Iota Ophiuchi

Observation data Epoch J2000 Equinox ICRS
- Constellation: Ophiuchus
- Right ascension: 16^{h} 54^{m} 00.47151^{s}
- Declination: +10° 09′ 55.2982″
- Apparent magnitude (V): 4.39

Characteristics
- Evolutionary stage: main sequence
- Spectral type: B8V
- U−B color index: −0.32
- B−V color index: −0.08

Astrometry
- Radial velocity (R_{v}): −19.0±1.6 km/s
- Proper motion (μ): RA: −53.80 mas/yr Dec.: −34.04 mas/yr
- Parallax (π): 13.30±0.22 mas
- Distance: 245 ± 4 ly (75 ± 1 pc)
- Absolute magnitude (M_{V}): 0.01

Details
- Mass: 3.14±0.03 M_{☉}
- Radius: 2.8 R_{☉}
- Luminosity: 141+6 −5 L_{☉}
- Surface gravity (log g): 4.03 cgs
- Temperature: 11,220±78 K
- Metallicity [Fe/H]: +0.09 dex
- Rotational velocity (v sin i): 124 km/s
- Age: 217 Myr
- Other designations: ι Oph, 25 Oph, BD+10°3092, FK5 1442, GC 22775, HD 152614, HIP 82673, HR 6281, SAO 102458

Database references
- SIMBAD: data

= Iota Ophiuchi =

Star in the constellation Ophiuchus

ι Ophiuchi, Latinized as Iota Ophiuchi, is a single star in the equatorial constellation of Ophiuchus, positioned near the constellation border with Hercules. It makes a naked-eye double with nearby Kappa Ophiuchi, appearing as a faint, blue-white hued star with an apparent visual magnitude of 4.39. The star is approximately 245 light years from the Sun based on parallax, but is drifting closer with a radial velocity of −19 km/s.

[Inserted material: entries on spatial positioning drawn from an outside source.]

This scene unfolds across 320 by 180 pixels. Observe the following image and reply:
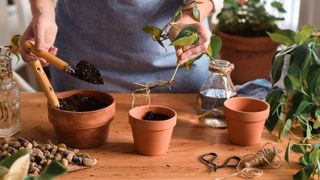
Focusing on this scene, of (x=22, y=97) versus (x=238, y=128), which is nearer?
(x=238, y=128)

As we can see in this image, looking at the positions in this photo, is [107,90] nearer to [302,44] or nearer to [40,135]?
[40,135]

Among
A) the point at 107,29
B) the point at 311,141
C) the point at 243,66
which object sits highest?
the point at 107,29

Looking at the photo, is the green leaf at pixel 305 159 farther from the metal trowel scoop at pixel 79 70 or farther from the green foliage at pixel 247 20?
the green foliage at pixel 247 20

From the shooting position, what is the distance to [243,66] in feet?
8.79

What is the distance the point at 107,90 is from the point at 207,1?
0.43m

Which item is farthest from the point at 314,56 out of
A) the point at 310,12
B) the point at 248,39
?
the point at 248,39

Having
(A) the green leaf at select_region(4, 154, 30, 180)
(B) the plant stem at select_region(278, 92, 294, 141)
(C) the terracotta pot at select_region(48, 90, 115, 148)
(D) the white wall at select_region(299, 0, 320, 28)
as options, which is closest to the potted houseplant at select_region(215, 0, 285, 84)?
(D) the white wall at select_region(299, 0, 320, 28)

This object is a B-type main-sequence star with a stellar classification of B8V. It is an estimated 217 million years old with a moderately high rate of spin, showing a projected rotational velocity of 124 km/s. The star has 3.1 times the mass of the Sun and around 2.8 times the Sun's radius. Iota Ophiuchi is radiating 141 times the luminosity of the Sun from its photosphere at an effective temperature of 11,220 K. It displays an infrared excess, suggesting the presence of circumstellar material.